Under paragraph (c) of the definition, where ‘any service rendered on behalf of such company … to a client of such company or trust is rendered personally by any person who is a connected person in relation to such company trust, and … where more than 80 per cent of the income of such company … during the year of assessment, from services rendered, consists of or is likely to consist of amounts received directly or indirectly from any one client of such company …, in relation to such client …’, the entity will be a personal service provider.
There is a safe harbour here.

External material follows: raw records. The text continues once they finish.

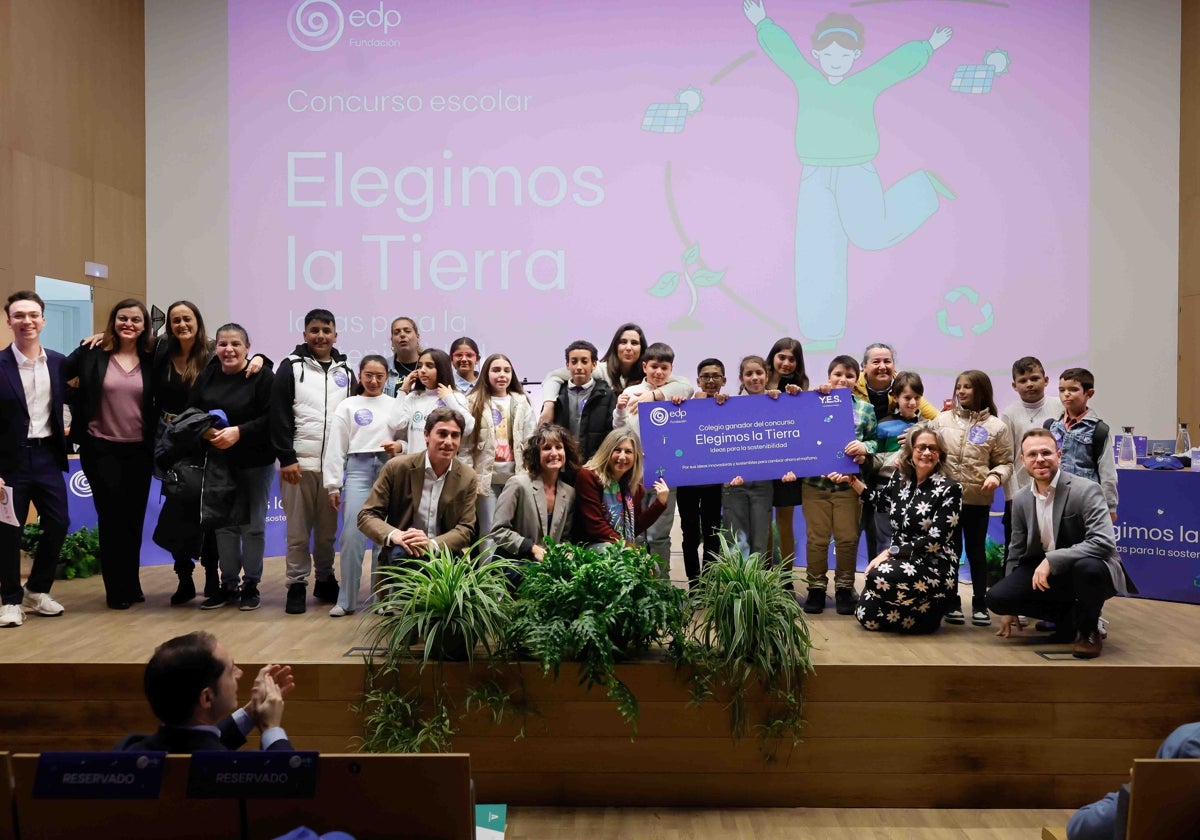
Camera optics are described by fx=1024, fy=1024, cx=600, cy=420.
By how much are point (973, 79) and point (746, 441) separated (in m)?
4.39

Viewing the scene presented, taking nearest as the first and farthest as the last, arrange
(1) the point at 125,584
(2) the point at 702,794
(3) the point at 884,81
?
(2) the point at 702,794 < (1) the point at 125,584 < (3) the point at 884,81

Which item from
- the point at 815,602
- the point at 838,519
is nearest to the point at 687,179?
the point at 838,519

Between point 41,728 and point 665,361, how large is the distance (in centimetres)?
297

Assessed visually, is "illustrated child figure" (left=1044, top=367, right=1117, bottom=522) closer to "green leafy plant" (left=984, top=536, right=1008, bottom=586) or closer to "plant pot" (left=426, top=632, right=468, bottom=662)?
"green leafy plant" (left=984, top=536, right=1008, bottom=586)

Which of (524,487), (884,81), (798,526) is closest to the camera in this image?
(524,487)

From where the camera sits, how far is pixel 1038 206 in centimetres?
768

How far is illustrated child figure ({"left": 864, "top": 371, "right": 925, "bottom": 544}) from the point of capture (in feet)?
15.8

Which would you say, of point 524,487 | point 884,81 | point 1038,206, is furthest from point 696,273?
point 524,487

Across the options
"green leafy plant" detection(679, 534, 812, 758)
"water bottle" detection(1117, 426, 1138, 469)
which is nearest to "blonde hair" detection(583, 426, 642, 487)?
"green leafy plant" detection(679, 534, 812, 758)

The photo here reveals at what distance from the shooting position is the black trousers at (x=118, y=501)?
4.68 m

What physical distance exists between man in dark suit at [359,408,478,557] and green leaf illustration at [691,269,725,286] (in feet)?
12.5

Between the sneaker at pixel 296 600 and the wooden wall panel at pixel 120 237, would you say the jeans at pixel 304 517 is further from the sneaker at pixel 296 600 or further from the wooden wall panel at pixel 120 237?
the wooden wall panel at pixel 120 237

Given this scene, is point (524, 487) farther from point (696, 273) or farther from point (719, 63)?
point (719, 63)

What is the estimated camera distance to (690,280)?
768 centimetres
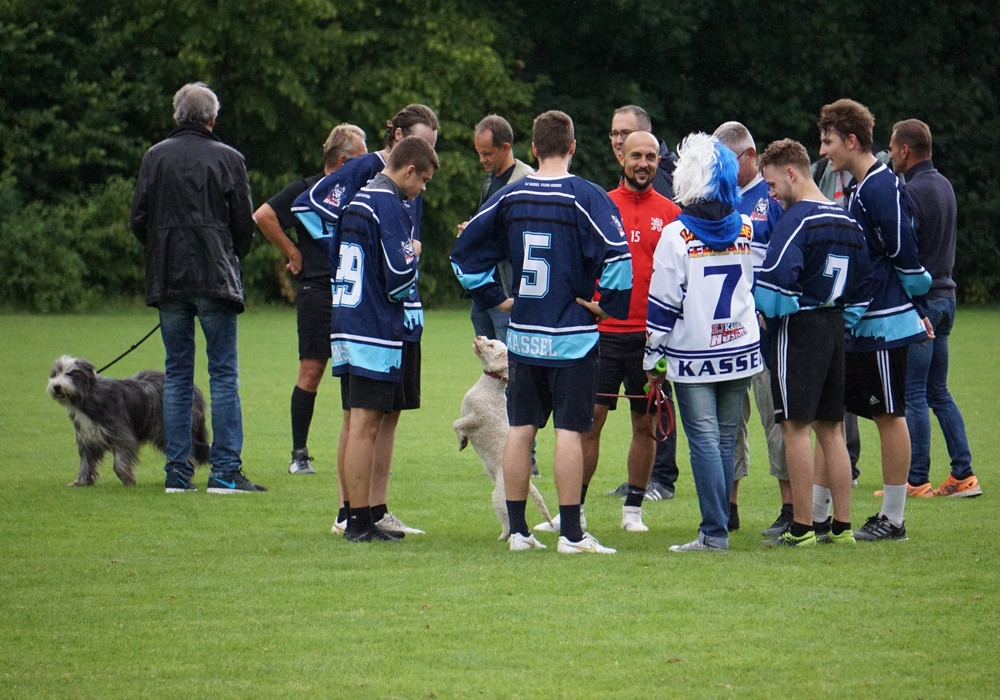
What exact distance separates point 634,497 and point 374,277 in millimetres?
1756

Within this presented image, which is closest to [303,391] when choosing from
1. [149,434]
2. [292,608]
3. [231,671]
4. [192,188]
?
[149,434]

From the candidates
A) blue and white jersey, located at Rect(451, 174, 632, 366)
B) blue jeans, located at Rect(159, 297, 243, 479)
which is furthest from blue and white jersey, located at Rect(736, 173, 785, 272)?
blue jeans, located at Rect(159, 297, 243, 479)

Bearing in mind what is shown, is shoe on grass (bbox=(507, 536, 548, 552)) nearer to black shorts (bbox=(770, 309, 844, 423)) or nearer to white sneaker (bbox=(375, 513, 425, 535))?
white sneaker (bbox=(375, 513, 425, 535))

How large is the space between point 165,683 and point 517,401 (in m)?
2.31

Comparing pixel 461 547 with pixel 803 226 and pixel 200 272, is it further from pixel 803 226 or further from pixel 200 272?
pixel 200 272

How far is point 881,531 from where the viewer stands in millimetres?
6160

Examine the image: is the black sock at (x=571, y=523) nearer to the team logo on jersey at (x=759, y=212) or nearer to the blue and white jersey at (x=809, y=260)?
the blue and white jersey at (x=809, y=260)

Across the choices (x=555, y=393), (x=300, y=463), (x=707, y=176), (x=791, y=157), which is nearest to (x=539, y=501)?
(x=555, y=393)

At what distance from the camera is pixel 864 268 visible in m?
5.91

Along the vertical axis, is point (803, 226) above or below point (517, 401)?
above

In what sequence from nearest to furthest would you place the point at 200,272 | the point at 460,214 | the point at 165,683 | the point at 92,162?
the point at 165,683 < the point at 200,272 < the point at 92,162 < the point at 460,214

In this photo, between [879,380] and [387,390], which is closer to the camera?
[387,390]

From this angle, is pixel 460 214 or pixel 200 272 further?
pixel 460 214

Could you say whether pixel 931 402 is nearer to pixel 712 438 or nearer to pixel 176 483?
pixel 712 438
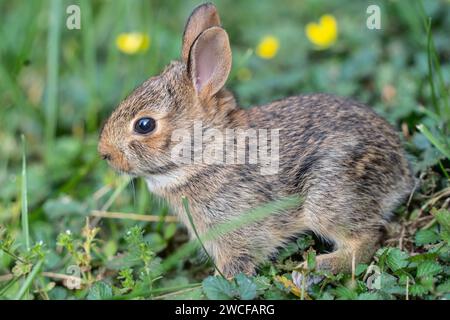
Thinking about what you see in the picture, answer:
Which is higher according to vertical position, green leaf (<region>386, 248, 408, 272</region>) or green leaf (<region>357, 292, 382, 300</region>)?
green leaf (<region>386, 248, 408, 272</region>)

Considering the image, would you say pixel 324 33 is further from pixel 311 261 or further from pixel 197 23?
pixel 311 261

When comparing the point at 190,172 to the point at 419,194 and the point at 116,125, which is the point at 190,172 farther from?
the point at 419,194

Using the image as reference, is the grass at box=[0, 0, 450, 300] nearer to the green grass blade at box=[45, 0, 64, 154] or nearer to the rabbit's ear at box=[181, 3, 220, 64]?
the green grass blade at box=[45, 0, 64, 154]

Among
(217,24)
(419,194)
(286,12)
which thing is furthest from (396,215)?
(286,12)

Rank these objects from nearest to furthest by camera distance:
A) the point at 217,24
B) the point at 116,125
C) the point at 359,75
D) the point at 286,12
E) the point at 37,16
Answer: the point at 116,125 < the point at 217,24 < the point at 359,75 < the point at 37,16 < the point at 286,12

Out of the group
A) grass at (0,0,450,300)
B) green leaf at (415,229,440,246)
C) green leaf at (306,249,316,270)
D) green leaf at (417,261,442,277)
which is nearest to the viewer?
green leaf at (417,261,442,277)

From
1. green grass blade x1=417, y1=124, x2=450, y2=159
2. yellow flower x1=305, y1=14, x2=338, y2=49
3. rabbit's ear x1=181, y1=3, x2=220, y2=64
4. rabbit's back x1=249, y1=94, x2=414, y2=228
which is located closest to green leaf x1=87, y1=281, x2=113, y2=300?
rabbit's back x1=249, y1=94, x2=414, y2=228
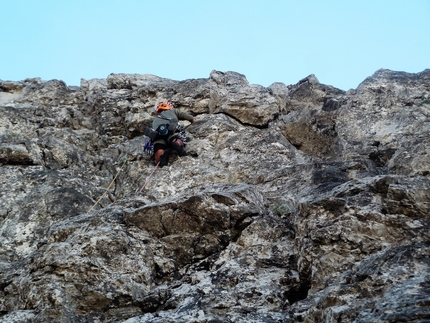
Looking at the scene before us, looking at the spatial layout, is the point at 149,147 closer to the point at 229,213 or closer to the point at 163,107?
the point at 163,107

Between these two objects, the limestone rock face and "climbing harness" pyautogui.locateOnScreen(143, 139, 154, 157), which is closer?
the limestone rock face

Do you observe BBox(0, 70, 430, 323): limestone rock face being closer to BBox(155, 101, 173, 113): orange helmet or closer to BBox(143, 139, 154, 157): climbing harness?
BBox(143, 139, 154, 157): climbing harness

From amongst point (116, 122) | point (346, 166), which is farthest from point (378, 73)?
point (116, 122)

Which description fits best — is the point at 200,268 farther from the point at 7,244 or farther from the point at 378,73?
the point at 378,73

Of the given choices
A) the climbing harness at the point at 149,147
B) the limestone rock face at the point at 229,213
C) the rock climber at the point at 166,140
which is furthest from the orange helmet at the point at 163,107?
the climbing harness at the point at 149,147

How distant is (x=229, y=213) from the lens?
900 centimetres

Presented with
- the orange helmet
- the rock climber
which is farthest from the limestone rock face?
the orange helmet

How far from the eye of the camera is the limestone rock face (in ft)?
22.4

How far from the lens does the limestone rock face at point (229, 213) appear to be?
6.83m

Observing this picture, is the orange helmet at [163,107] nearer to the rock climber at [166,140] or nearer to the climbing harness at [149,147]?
the rock climber at [166,140]

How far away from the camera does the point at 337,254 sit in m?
7.18

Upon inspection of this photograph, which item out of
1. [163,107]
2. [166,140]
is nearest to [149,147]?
[166,140]

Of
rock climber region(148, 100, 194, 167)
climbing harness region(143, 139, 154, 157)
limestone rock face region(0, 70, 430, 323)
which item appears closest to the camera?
→ limestone rock face region(0, 70, 430, 323)

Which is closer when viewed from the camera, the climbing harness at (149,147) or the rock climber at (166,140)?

The entity would not be a ‘personal service provider’ (see the proviso to the definition of personal service provider in paragraph 1 of the Fourth Schedule to the Act) if the entity ‘throughout the year of assessment employs three or more full-time employees who are on a full-time basis engaged in the business of such company or trust of rendering any such service’. The employees must be persons ‘other than any employee who is a holder of a share in the company … or is a connected person in relation to such person …’.
Employees’ tax considerations
The rate of tax that applies in respect of a personal service provider that is a company is 28% and for a trust it is 45%.
Furthermore, the personal service provider is limited, under section 23(k) of the Income Tax Act, in the expenses it may deduct, it is forced to channel the amounts received, as a payment for the services rendered by the connected person (and other employees). It would therefore never be finally taxed on its gross accruals.
SARS is again able to issue a directive here and can issue a directive where the remuneration is paid or payable to a personal service provider. This recognises that the gross amount will not remain in or be taxed in the hands of the personal service provider.